Spar Group Ltd. said first half-profit rose 5.3 percent as the South African food and liquor retailer increased sales despite a difficult consumer environment in its home market.
Net income was 825.4 million rand ($52.6 million) in the six months through March, Durban-based Spar said in a statement on Wednesday. Revenue gained 17 percent to 42.5 billion rand.
Spar has been expanding outside South Africa to counter slower economic growth in its home market, which is weighed down by weak commodity prices and rising unemployment. The grocer agreed in March to buy a majority stake in the company that owns the Spar brand in Switzerland, after acquiring the equivalent chain in Ireland and southwest England two years ago. International acquisitions generate revenue in currencies other than the rand, which has weakened 24 percent against the dollar in the past 12 months.

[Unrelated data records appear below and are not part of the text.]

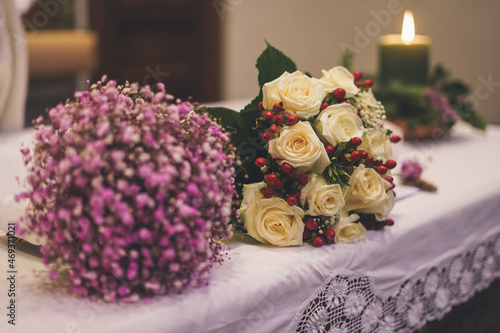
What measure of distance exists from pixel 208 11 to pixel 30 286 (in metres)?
3.38

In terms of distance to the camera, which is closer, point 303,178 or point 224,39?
point 303,178

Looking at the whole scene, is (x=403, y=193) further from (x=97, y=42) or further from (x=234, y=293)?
(x=97, y=42)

“In South Africa, trading is expected to remain under pressure with constrained consumer spending and persistent high levels of unemployment,” the company said. “The continued Irish economic recovery provides a solid underpinning for the BWG Group to extend its positive performance for the remainder of the financial year as Europe heads into the summer holiday season.”
The acquisition of Spar Switzerland will also make a positive contribution to performance this financial year, it said.
Spar shares have gained 15 percent this year, in line with the FTSE/JSE Africa Food & Drug Retailers index.